COMMUNITY SUMMARY REPORT
● To what extent do you think your conversation built a wider and deeper
understanding of the links and synergies between community resilience, livelihoods, income security and the low-carbon transition? Please explain your response. ○ 1 – Not at all
○ 5 – Very much so
It is rare that people take the time to consider all of these links, so this conversation was valuable in creating a space for that.
● To what extent did participants demonstrate increased awareness of climate change and their own capacity for climate action? Please explain your response.
○ 1 – Not at all
○ 5 – Very much so
Participants in this conversation were already quite involved in their communities and in climate action. It was a great opportunity to share their current endeavors and ideas.
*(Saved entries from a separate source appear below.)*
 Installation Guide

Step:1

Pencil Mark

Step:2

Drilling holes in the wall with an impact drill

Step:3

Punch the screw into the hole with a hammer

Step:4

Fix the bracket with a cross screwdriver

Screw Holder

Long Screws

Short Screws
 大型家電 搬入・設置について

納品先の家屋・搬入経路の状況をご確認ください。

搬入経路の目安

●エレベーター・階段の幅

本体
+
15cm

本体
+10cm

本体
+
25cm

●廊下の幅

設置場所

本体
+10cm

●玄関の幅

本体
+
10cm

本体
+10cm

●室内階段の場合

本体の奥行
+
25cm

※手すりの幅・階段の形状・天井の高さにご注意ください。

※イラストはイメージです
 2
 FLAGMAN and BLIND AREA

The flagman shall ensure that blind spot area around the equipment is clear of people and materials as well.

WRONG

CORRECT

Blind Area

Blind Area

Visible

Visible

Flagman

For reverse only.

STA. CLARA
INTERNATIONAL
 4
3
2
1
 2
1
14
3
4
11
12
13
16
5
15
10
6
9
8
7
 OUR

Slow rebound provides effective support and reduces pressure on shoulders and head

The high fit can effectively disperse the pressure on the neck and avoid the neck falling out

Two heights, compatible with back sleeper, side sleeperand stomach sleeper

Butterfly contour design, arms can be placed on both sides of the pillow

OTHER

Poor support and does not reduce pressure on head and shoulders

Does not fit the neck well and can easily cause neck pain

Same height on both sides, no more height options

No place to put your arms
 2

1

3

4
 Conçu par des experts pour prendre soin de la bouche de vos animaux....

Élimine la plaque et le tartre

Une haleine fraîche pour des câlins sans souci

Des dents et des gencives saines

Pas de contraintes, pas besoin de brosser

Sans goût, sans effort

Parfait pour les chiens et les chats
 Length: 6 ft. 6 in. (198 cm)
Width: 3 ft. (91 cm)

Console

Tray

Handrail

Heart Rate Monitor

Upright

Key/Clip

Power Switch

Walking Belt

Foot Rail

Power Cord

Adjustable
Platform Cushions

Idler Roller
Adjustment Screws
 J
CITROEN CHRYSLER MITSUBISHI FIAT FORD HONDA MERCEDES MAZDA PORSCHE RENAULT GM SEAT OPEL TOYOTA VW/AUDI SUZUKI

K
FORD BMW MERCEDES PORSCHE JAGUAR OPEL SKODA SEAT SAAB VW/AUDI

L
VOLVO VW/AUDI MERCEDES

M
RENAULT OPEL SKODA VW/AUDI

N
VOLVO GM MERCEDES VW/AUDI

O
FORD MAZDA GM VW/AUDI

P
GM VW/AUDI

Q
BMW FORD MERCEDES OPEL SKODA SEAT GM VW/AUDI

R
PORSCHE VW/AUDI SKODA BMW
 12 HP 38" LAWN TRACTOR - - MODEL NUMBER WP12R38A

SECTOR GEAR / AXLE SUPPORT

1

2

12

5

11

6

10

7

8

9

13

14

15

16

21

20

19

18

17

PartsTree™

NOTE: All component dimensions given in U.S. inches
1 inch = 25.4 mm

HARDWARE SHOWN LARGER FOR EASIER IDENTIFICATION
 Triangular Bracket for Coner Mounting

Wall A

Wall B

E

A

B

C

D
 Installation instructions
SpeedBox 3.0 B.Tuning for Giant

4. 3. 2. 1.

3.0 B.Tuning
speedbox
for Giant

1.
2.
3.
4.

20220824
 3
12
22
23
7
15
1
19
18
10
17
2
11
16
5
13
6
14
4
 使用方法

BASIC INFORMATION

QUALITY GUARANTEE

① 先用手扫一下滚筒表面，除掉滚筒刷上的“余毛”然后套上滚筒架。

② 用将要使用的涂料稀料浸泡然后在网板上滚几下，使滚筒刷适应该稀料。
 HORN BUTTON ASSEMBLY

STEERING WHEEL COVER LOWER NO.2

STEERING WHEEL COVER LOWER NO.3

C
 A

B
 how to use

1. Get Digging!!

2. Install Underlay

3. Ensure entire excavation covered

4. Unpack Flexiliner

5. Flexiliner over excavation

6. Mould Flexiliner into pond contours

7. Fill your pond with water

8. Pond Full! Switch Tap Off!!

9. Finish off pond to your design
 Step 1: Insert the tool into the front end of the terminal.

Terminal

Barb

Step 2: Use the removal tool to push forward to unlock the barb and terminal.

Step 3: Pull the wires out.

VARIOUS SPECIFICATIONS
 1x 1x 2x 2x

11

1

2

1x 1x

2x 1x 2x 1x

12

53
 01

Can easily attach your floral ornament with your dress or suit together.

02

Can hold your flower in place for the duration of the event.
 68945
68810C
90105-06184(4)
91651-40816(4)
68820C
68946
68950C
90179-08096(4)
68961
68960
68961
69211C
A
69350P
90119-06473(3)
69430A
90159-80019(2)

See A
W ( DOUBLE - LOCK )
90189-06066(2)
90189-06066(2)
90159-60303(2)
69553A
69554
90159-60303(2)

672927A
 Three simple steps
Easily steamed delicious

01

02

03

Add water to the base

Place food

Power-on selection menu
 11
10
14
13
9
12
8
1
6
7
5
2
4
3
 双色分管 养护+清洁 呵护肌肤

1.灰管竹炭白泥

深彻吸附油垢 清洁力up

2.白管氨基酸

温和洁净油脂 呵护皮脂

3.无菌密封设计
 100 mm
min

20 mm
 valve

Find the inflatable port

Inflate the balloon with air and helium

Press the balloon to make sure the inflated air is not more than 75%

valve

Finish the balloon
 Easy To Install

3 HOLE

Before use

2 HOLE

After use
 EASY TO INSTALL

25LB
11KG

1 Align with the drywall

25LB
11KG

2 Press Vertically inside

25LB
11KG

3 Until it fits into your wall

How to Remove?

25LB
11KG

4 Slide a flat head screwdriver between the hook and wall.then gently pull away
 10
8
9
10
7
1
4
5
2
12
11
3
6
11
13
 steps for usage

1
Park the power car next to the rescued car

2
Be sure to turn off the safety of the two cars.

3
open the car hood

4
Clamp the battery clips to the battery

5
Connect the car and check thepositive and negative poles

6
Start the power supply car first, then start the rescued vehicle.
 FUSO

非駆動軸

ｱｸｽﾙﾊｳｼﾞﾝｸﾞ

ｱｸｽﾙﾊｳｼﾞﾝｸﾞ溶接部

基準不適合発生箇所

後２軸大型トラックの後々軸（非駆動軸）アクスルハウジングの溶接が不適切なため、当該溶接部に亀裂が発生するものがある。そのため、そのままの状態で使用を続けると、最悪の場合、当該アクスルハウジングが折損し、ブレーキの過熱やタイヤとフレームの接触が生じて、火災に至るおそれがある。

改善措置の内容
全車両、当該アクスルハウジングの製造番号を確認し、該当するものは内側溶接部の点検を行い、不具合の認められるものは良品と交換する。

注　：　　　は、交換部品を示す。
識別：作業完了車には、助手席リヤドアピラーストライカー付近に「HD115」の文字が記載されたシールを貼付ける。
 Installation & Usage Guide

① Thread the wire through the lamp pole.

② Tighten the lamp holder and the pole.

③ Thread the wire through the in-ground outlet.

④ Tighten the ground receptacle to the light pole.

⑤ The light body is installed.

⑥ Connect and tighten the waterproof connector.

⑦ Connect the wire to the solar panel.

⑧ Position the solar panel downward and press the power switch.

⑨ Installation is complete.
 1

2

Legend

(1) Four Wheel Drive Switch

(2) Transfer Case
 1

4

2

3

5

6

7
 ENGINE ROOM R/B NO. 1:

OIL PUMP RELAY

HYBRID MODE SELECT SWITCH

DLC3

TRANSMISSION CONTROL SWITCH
● To what extent were new relationships between community partners and conversation participants created and fostered? Please explain your response. ○ 1 – Not at all
○ 5 – Very much so
This was a great opportunity for the National Farmers Union to deeply connect with farmer members. It was great to hear new ideas and about all of the incredible work being done in their communities.
● To what extent did your conversation create opportunities to foster ongoing discussion of solutions related to climate change, income insecurity and community resilience? Please explain your response.
○ 1 – Not at all
○ 5 – Very much so
The National Farmers Union is committed to climate action and this conversation provided an opportunity to share that with members.
● In your opinion, what does the community need to do next in order to build or maintain resilience in the face of climate change and rising income insecurity?
○ Continue to build grassroots’ movements and find support within the community.
○ Increase collaboration between farmers and eaters. Farmers cannot fix the food system alone.
○ Remain engaged in conversations that direct policy.
○ Educate the community about growing practices, local food movements, and food sovereignty.
○ Build capacity for regional collaboration including cooperative farming and distribution.
○ Strengthen connections with more conservative neighbours.
○ A diverse mix of stakeholders is needed to create solutions, so ensure that invites are extended.
4. Next steps
Clear next steps were not identified during this conversation, but feedback highlighted the value of spaces like these for sharing experiences and diving into a more solutions based conversation. Participants are interested to see where this research goes and if it will impact policy.
The National Farmers Union is sharing the Community Summary Report with our Climate Action Committee, as well as our policy and parliamentary strategy teams to determine next steps.